### [Problem description]
Return, word for word, the line containing "平潭蓝海湾观景石厝·蓝情·日出豪华海景双床房" and every line after it through the last line of the records below.

*** Begin section ***

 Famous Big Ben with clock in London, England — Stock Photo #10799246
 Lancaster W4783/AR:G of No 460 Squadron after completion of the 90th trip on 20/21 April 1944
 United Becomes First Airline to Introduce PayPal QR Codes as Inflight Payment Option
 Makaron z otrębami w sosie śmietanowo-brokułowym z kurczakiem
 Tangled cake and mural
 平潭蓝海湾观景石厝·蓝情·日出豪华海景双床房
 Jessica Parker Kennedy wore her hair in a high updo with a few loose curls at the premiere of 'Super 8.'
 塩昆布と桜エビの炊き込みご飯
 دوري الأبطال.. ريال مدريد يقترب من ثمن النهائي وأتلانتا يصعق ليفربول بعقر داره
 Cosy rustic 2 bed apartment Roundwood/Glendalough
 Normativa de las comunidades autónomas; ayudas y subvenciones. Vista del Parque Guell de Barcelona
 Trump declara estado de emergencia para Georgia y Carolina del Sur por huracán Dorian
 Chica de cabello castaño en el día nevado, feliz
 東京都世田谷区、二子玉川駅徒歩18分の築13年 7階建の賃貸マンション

*** End section ***

### [Response below]
 平潭蓝海湾观景石厝·蓝情·日出豪华海景双床房
 Jessica Parker Kennedy wore her hair in a high updo with a few loose curls at the premiere of 'Super 8.'
 塩昆布と桜エビの炊き込みご飯
 دوري الأبطال.. ريال مدريد يقترب من ثمن النهائي وأتلانتا يصعق ليفربول بعقر داره
 Cosy rustic 2 bed apartment Roundwood/Glendalough
 Normativa de las comunidades autónomas; ayudas y subvenciones. Vista del Parque Guell de Barcelona
 Trump declara estado de emergencia para Georgia y Carolina del Sur por huracán Dorian
 Chica de cabello castaño en el día nevado, feliz
 東京都世田谷区、二子玉川駅徒歩18分の築13年 7階建の賃貸マンション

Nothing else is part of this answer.